The San Antonio-based company is expected to its increase processing operations by an additional 185 thousand barrels per day of light crude by the first half of 2016. According to a company investor presentation obtained by the San Antonio Business Journal, the corporation believes fuel demand will grow amidst globally low crude oil prices.
The world’s largest independent refiner employees 10,000 workers worldwide and owns 15 facilities. Globally, Valero has the potential to process 2.9 million barrels per day. In North America, the company estimates its current capacity at 1.21 million barrels with the expectation of future capacity to reach 1.395 million barrels per day by 2016.
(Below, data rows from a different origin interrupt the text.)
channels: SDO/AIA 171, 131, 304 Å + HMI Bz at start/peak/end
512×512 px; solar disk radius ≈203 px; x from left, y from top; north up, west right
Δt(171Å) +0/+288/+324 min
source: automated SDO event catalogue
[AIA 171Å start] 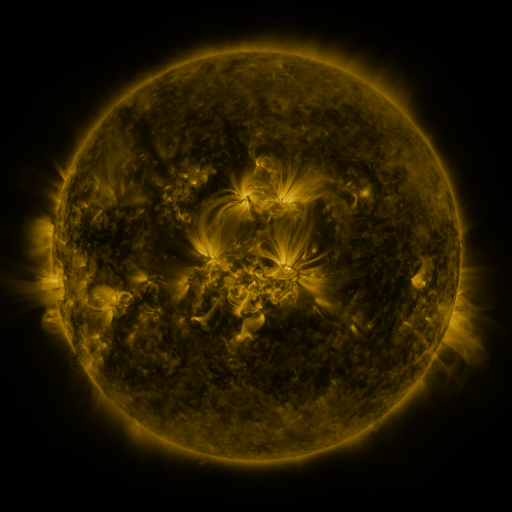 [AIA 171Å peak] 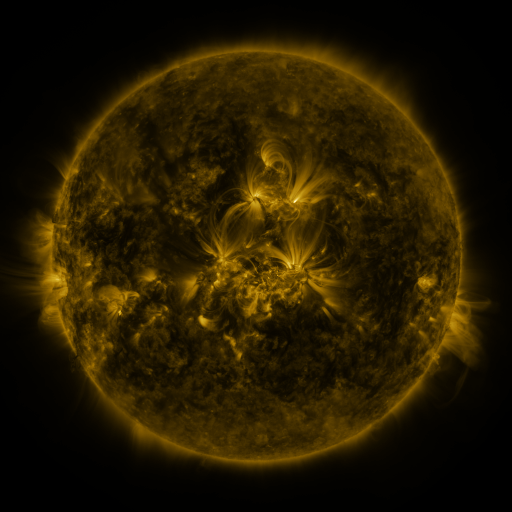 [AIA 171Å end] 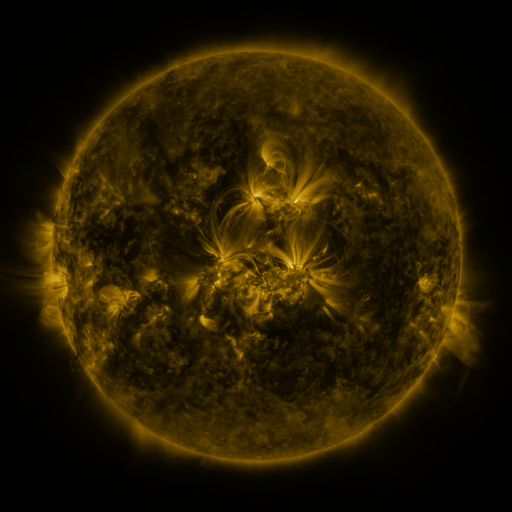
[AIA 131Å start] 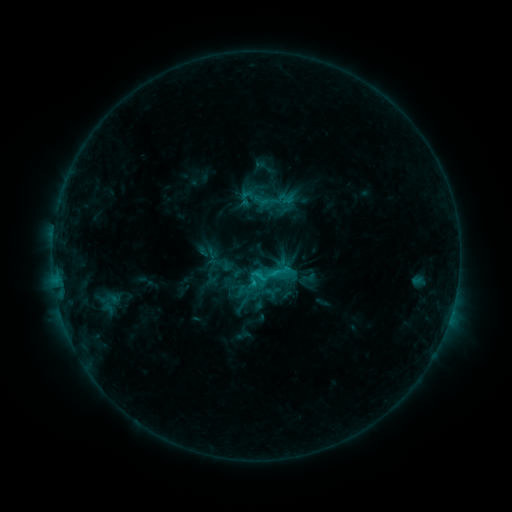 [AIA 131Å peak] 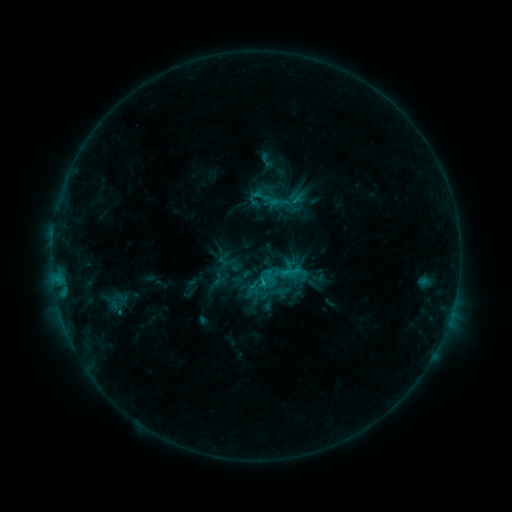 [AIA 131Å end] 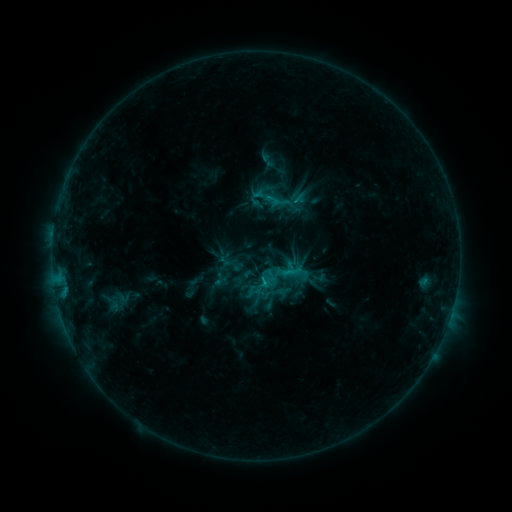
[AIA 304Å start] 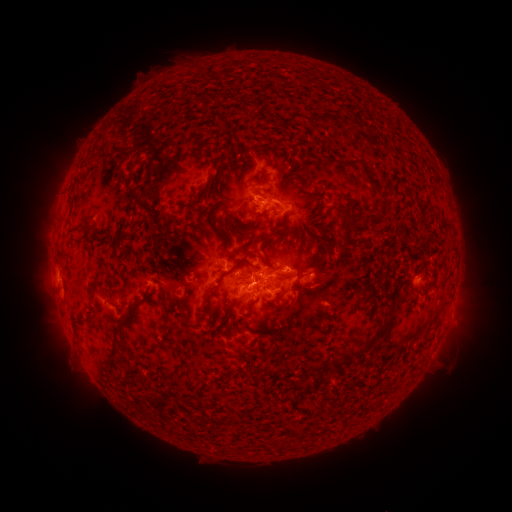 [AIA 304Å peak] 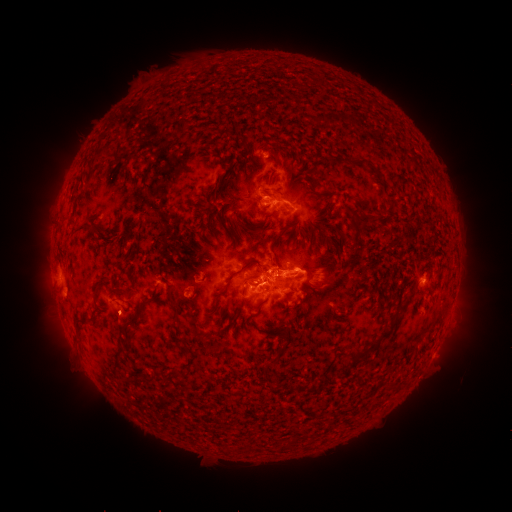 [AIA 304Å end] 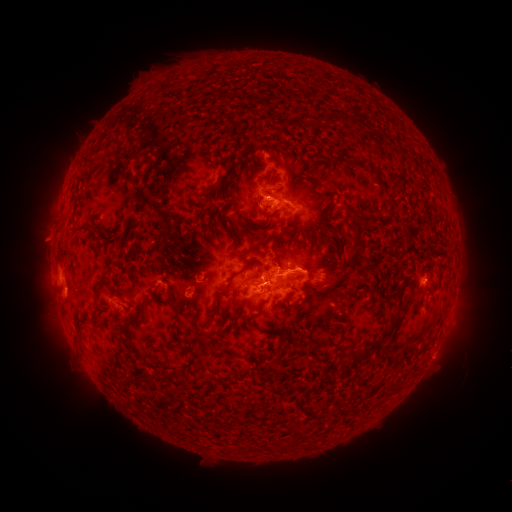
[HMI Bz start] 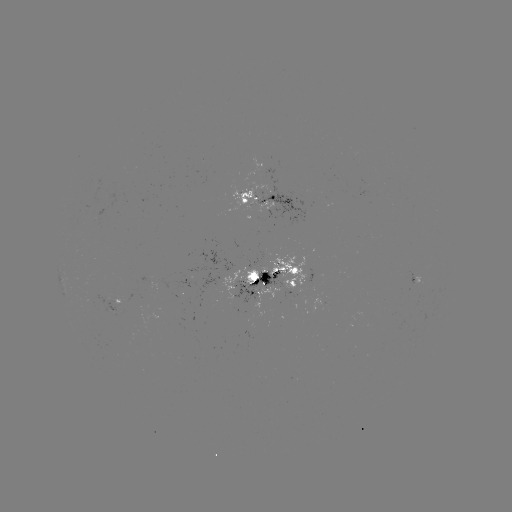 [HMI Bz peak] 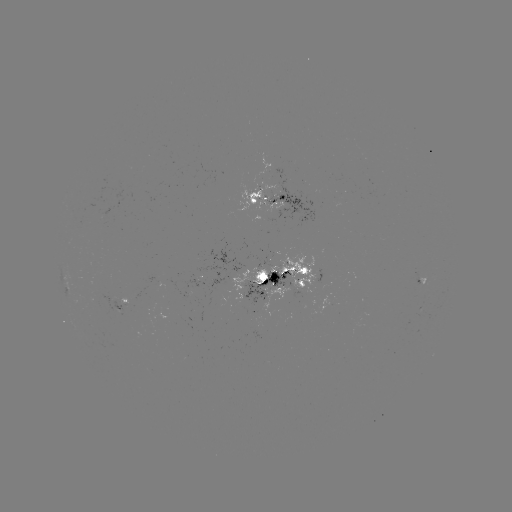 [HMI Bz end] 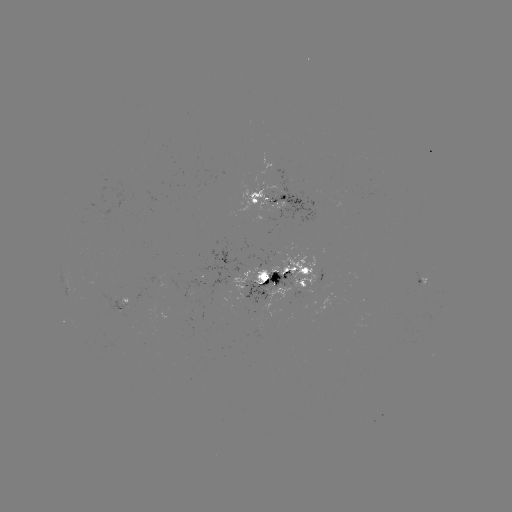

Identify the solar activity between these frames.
emerging-flux region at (267, 261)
This expansion is great news for the oil fields in Eagle Ford. Although lower crude prices may temporarily constrain production growth rates, Valero stated to investors that this leaves refiners with an economic advantage. U.S. and Canadian crude oil, natural gas, and natural gas liquids (NGLs) production growth is providing cost benefits to refiners looking for inexpensive product. Additionally, transporting crude through pipeline, tanker trucks and waterways remain at an attractive low for refiners. The added coast of transportation is roughly $1 to $4 per barrel.
Moreover, Valero’s McKee refinery north of Amarillo is anticipated to process an additional 25 million barrels a day by the second half of 2015. By the first half of 2016, the refining corporation expects to expand capacity to 90 million barrels per day in its Houston refinery and 70 million barrels at its Corpus Christi light crude refinery.
San Antonio Business journal reported that during the investor presentation, Valero officials stated that the light crude for both the Houston and Corpus Christi refineries will likely come from the Eagle Ford Shale-producing region of Southern Texas. Figures offered by Valero show that the upgrades to the Houston facility will cost $400 million while the Corpus Christi project will cost $350 million.